Also, Congrats to our Design Innovation Award Winners, Team All Hail!!
Your team of engineers has been recruited by NASA to design the latest moon-bot for the upcoming Lunar Colonization! Your job as a team is to design, test, analyze, fabricate, and control the Robot to unload the supplies from the rocket ship. But be warned, you are not alone. Other teams trying their best to secure the landing area as well, so you must act fast and act swift!

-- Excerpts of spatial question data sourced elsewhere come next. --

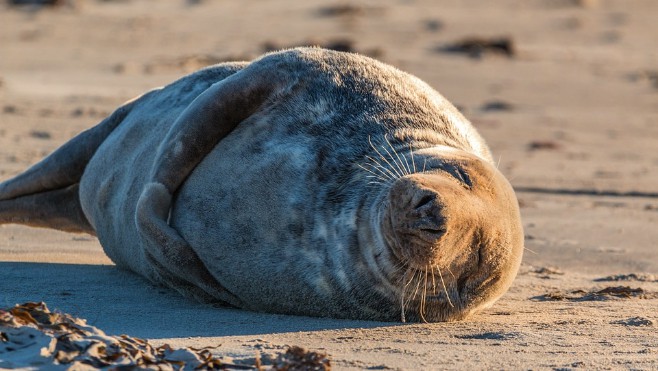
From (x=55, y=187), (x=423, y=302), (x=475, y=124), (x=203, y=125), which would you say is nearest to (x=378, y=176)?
(x=423, y=302)

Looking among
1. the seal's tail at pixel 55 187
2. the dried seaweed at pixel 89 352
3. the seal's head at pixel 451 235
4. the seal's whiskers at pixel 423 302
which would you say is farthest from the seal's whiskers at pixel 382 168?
the seal's tail at pixel 55 187

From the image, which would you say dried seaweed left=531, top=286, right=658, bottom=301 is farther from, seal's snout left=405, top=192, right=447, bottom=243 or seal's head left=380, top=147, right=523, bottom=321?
seal's snout left=405, top=192, right=447, bottom=243

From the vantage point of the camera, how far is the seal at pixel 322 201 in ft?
15.2

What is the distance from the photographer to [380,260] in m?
4.71

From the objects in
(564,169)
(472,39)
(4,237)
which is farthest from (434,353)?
(472,39)

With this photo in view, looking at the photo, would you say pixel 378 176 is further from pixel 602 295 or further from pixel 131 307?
pixel 602 295

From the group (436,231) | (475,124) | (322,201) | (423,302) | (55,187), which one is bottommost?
(475,124)

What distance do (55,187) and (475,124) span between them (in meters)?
5.11

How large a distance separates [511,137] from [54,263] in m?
5.57

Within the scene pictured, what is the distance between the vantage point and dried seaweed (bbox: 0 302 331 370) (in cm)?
375

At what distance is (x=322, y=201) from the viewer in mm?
4973

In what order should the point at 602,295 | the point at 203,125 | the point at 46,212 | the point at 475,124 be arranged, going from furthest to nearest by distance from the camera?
the point at 475,124
the point at 46,212
the point at 602,295
the point at 203,125

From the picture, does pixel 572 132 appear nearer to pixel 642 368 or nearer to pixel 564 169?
pixel 564 169

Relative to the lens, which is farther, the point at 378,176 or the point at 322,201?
the point at 322,201
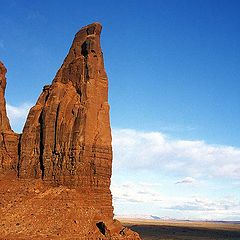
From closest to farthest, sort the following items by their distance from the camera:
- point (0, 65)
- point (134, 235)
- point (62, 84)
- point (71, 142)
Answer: point (134, 235) < point (71, 142) < point (62, 84) < point (0, 65)

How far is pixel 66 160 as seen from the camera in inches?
2389

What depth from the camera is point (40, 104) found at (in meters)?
68.4

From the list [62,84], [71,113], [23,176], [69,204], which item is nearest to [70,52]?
[62,84]

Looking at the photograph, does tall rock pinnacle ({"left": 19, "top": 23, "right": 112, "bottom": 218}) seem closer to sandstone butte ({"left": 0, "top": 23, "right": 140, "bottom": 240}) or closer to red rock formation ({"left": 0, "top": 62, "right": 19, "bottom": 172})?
sandstone butte ({"left": 0, "top": 23, "right": 140, "bottom": 240})

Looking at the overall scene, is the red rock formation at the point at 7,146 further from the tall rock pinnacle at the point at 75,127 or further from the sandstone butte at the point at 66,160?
the tall rock pinnacle at the point at 75,127

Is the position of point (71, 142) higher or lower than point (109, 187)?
higher

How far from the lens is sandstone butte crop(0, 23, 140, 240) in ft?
180

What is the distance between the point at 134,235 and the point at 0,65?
33.6m

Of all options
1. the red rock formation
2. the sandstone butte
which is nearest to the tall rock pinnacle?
the sandstone butte

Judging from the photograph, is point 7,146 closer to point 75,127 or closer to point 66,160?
point 66,160

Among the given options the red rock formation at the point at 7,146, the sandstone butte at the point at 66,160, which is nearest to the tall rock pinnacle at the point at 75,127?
the sandstone butte at the point at 66,160

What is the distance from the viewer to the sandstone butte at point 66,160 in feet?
180

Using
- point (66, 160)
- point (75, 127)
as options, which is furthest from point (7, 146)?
point (75, 127)

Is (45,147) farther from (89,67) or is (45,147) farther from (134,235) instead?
(134,235)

Breaking NEWS: The rocket will be landing on the moon on 06/08/2021, so all teams must have their moon-bot ready by then to compete!
Design Challenge:
Teams will be using Fusion 360 to design their moon colonization robot, or moon-bot, to gather construction objects from the landed rocket. The rocket ship is loaded with three primary objects essential to the mission. The objects should be delivered to any of the construction sites or the rover in order to assist with the mission. The first object is your Flag, found at the tip of the rocket, which will be used to claim your new colony. Although it is sufficient to merely deliver it to a site, the flag should ideally be upright to help boost morale. Students will need to utilize the unique but limited MAE3 hardware kits and their creativity to fabricate an original robot that will score some or all of the points on the field. Competition constraints and scoring may be found down below.
Risk reduction prototype:
Each team must perform a risk reduction by testing a portion of a proposed design (due Week 8). The Risk Reduction Prototype may make use of materials that aren't contest-legal, but the majority of the materials used must be from the contest-legal kit. The Risk Reduction Prototype should be designed to test an important uncertainty in the concept development stage of your full-scale design. Motivated by this, it should at least contain a mechanism that shows conversion of potential energy to kinetic energy. It is not expected to be a “full” prototype, but if the risk reduction prototype tests more of your concept, then the following weeks will likely be easier. Details on the deliverables from the Risk Reduction are available in Assignment 7. Although every individual can make a RISK REDUCTION prototype, only 1 (for the team) is required. That is, the RISK REDUCTION is a team exercise.
Competition prototype:
Each individual must produce a Final Prototype (due Week 10) based on their harvesting robot design. The prototypes will be looked over during their lab section, and by this time the robot should be capable of scoring a minimum of 1 point and compete against the Tutor-built golem from week 9. Each prototype from a team will be identical, all of the same design, however each individual from a team will be responsible for having their own working robot prototype.
Head to Head Competition:
In the competition, teams will use one of their team's robots (a robot may be switched out for another robot of the same team) to compete in a head-to-head match to see who will score more points. The winning team will advance into the bracket and will be one step closer to achieving the MAE 3 credit.
Rules:
Robot Boundary Restrictions:
Your Robot must fit within the bounding box, which is a rectangular prism of 5” x 5” x 8”, in order to participate in the competition. Your Robot can exceed these dimensions after the start of the competition. The instruction team will inspect each team’s Robot to make sure it is within the bounding box. The bounding box can be in any orientation.
Fabrication:
Teams can only fabricate their robot with the tools and material found in the hardware kit, including the shipping container it is in. Tools not found in the hardware kit can not be used to fabricate any parts of the robot. An example of this would be the use of power drills and/or drill bits not provided during fabrication. The teams can replace broken materials at their own expanse, but must only use the types of material found in the hardware kit.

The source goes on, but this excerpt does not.